Urify is heavily inspired by tomnomnom/unfurl.
🚀 Installation
This project can be installed on to your device via different mechanisms, these mechanisms are listed below in the order of ease.
-
PIP Installs Packages aka PIP Installation
pip install urify
-
Installation from source
First ensure Poetry is installed.
Then run the following command:
git clone https://github.com/synacktraa/urify.git \ && cd urify \ && poetry build \ && pip install urify \ && cd ..
-
Installation using Docker
docker pull urify
🛠 Commands:
Oh, you thought this was just a basic tool? Think again!
🔍 Basic URL Dissections:
keys
: Want to know what keys are in your query string? I got you!values
: Retrieve values from the query string. Yes, like treasure hunting but more nerdy.params
: Get those key=value pairs, one at a time, like peeling an onion.apex
: Get the apex domain. It's like climbing a mountain, but lazier.fqdn
: Retrieve the fully qualified domain name. Fancy words, right?json
: Encode your dissected URL into JSON. Because... JSON!
🎛 Advanced Filtering:
-
filter
: Refine your URLs using a myriad of component filters:-scheme
: Filter by request schemes. Yes, we're getting technical here.-sub
: Look for specific subdomains. It's like Where's Waldo but for domains.-domain
: Specify domains. Because we all have favorites.-tld
: Filter by top-level domains. It's all about the hierarchy.-ext
: Filter by file extensions. The grand finale of URLs.-port
: Specify ports. No, not the wine. The number.-apex
: Get URLs by apex domain. It's like VIP access.-fqdn
: Filter by fully qualified domain names. The whole shebang!-inverse
: Want to be rebellious? Use filters as a deny-list.-absolute
: Validate all filters. No half measures here!-dissect
: Once filtered, dissect the URL for a specific component. Pick and choose!
📖 Examples:
1. Basic URL Dissections:
$ urify -help
Dissect and filter URLs provided on stdin.

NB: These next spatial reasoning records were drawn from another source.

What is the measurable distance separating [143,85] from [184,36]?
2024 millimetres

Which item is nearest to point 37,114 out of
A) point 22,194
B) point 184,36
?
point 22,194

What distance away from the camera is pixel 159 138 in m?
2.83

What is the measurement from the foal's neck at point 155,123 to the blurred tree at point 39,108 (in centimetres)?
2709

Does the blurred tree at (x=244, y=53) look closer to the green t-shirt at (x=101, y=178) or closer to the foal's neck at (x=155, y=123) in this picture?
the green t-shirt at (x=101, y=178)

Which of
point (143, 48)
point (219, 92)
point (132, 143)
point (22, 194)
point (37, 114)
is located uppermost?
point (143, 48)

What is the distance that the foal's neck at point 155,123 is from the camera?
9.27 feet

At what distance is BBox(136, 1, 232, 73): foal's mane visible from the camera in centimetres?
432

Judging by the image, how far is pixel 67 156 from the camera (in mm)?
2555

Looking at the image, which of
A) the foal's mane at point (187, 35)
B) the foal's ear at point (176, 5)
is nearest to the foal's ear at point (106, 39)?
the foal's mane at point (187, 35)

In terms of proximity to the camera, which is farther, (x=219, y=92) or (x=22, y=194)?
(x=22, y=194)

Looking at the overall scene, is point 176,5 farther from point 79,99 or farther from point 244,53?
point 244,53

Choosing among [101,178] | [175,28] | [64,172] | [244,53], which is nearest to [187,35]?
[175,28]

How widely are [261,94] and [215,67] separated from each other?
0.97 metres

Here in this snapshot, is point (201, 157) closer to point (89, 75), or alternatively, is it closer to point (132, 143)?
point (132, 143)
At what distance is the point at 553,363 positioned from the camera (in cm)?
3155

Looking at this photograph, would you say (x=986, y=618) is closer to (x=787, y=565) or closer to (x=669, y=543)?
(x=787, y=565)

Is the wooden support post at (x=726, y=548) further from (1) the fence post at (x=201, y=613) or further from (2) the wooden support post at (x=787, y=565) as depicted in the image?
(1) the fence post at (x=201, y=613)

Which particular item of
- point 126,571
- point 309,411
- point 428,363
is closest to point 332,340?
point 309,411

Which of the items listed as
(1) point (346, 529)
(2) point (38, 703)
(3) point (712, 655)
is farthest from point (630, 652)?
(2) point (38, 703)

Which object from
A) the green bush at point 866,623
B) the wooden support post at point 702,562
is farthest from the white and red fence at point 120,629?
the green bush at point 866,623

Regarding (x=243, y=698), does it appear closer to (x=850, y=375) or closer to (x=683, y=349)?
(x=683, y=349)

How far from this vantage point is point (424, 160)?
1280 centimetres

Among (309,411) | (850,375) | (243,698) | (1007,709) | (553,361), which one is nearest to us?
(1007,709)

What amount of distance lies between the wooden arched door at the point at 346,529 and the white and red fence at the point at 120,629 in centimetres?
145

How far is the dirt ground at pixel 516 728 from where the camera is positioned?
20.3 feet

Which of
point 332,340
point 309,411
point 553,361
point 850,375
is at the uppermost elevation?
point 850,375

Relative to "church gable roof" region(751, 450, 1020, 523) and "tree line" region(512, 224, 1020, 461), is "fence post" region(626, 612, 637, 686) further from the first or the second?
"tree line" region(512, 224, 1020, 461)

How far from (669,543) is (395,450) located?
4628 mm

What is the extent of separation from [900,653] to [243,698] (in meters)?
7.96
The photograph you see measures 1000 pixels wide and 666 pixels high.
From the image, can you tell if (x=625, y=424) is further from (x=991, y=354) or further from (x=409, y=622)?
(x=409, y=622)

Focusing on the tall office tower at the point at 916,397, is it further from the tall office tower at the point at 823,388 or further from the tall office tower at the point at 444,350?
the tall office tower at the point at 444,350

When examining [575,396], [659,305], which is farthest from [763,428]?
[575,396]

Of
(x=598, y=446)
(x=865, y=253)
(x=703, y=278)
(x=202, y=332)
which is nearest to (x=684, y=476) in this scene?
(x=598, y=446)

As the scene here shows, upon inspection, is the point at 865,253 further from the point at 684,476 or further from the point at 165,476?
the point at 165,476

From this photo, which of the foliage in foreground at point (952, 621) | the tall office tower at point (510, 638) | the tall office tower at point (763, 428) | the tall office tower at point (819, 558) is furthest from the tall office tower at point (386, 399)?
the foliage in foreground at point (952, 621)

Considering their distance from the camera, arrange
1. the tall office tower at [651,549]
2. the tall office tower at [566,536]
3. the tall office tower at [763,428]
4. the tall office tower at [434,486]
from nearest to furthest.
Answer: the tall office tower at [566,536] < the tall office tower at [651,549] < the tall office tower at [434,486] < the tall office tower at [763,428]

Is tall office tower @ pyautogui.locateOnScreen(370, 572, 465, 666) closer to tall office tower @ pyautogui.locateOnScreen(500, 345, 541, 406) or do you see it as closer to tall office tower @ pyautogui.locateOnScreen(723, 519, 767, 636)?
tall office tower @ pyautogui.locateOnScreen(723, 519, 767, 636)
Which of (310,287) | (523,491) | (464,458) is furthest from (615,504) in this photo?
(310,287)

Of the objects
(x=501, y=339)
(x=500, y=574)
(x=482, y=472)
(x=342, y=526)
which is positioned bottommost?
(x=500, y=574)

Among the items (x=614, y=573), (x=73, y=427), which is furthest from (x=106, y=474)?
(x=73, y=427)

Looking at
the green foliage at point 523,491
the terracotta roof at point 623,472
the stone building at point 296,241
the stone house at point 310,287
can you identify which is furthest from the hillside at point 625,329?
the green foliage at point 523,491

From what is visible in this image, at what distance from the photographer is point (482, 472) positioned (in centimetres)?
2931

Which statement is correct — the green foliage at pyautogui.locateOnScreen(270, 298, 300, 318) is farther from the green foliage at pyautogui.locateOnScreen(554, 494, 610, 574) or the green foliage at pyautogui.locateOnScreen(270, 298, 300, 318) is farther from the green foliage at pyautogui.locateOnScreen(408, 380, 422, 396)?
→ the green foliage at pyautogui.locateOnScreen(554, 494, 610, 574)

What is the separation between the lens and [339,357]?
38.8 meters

Usage: urify [-help] [mode] ...
Options:
-help show this help message
Modes:
keys Retrieve keys from the query string, one per line.
values Retrieve values from the query string, one per line.
params Key=value pairs from the query string (one per line)
path Retrieve the path (e.g., /users/me).
apex Retrieve the apex domain (e.g., github.com).
fqdn Retrieve the fully qualified domain name (e.g., api.github.com).
json JSON encode the dissected URL object.
filter Refine URLs using component filters.
-
keys:
$ cat urls.txt | urify keys search id product-id name
-
values:
$ cat urls.txt | urify values query 123 29 powder
-
params:
$ cat urls.txt | urify params search=query id=123 product-id=29 name=powder
-
apex:
$ cat urls.txt | urify apex example.com spaghetti.com example.org cartel.net
-
fqdn:
$ cat urls.txt | urify fqdn sub.example.com mom.spaghetti.com blog.example.org shop.cartel.net
-
json:
echo "http://bob:secret@sub.example.com:80/file%20name.pdf?page=10" | urify json
{ "scheme": "http", "username": "bob", "password": "secret", "subdomain": "sub", "domain": "example", "tld": "com", "port": "80", "path": "/file%20name.pdf", "raw_query": "page=10", "query": [ { "key": "page", "value": "10" } ], "fragment": "", "apex": "example.com", "fqdn": "sub.example.com" }
2. Advanced Filtering:
$ urify filter -help
Refine URLs using component filters.
By default, the command treats provided filters as an allow-list,
evaluating just one parameter from a specified field.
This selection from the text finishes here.